In der Basilika sind die Sterbekleider des 2004 heilig gesprochenen Gründers Orione aufbewahrt.

Bischofspalast (XVI. Jh.)

Der Bischof Cesare Gambara ließ den Palazzo im Stil seiner Heimatstadt Brescia bauen. Von Bischof Carlo Settala wurde der Palast 1659 mit dem Dom verbunden.

Im Palast befinden sich bedeutende Malerein, darunter ein Triptychon Madona mit Bambino.

Teatro Civico (1836 - 38)

Die drei Balkonreihen des Theaters, das vom Baumeister Pietro Pernigotti aus -totona errichtet wurde, sind mit Friesen und Stuck dekoriert.

Erst 1990 wurde das Theater nach Rekonstruktion wieder seinem ursprünglichen Zweck als Musiktheater zugeführt.
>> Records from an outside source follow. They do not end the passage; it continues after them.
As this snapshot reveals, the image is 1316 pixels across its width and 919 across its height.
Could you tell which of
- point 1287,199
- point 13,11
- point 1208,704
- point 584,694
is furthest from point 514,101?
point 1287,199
http://www.teatrotortona.it

Abtei Rivalta Scrivia (Sec. XII)

Vom 1180 errichteten Zisterzienser-Kloster Rivalta Scrivia ist die Kirche erhalten geblieben. Kennzeichnend ist der charakteristischer Baustil der Zisterzienser mit den romanisch-lombardischen und französisch-gotischen Elementen. 1941 wurde Fresken aus dem 15. Jh. freigelegt.

Giuseppe Pellizza da Volpedo - Girotondo
Giuseppe Pellizza da Volpedo - Girotondo

Der Maler Pellizza da Volpedo (* 28.7.1868 in Volpedo; † 14.6.1907)

Einer der größten neuzeitlichen Maler aus der Gegend Tortonas ist Giuseppe Pellizza da Volpedo. Pelizza war ein Schüler der Accademia di Belle Arti di Brera in Mailand, wo heute sein Gemälde "Der lebende Strom" in der zugehörigen Pinakothek Breara ausgestellt ist. Als ein Vertreter des italienischen Realismus malte er vor allem sozial interessierende Themen. Sein bekanntestes Werk "Il quarto Stato", entstand in den Jahren 1898 bis 1901 in seinem Atelier in Volpedo. Es wird im Jahr 2010 eröffneten Museum '900 in Mailand ausgestellt. Nach dem frühen Tod seiner Frau beging der Künstler mit 39 Jahren Selbstmord.

Seine Bilder sind im Museum in Volpedo, dem Geburtshaus Pellizzas, im didaktischen Museum in Volpedo, Palazzo del Torraglio, piazza Quarto Stato 1, in Tortona in dem mittelalterlichen Palzzetto neben dem Dom sowie in der Pinakothek Brera Mailand zu sehen.

In den Hügeln um Volpedo und Monleale sind Staffeleien aufgestellt, um die Wege des Meisters nachvollziehen zu können.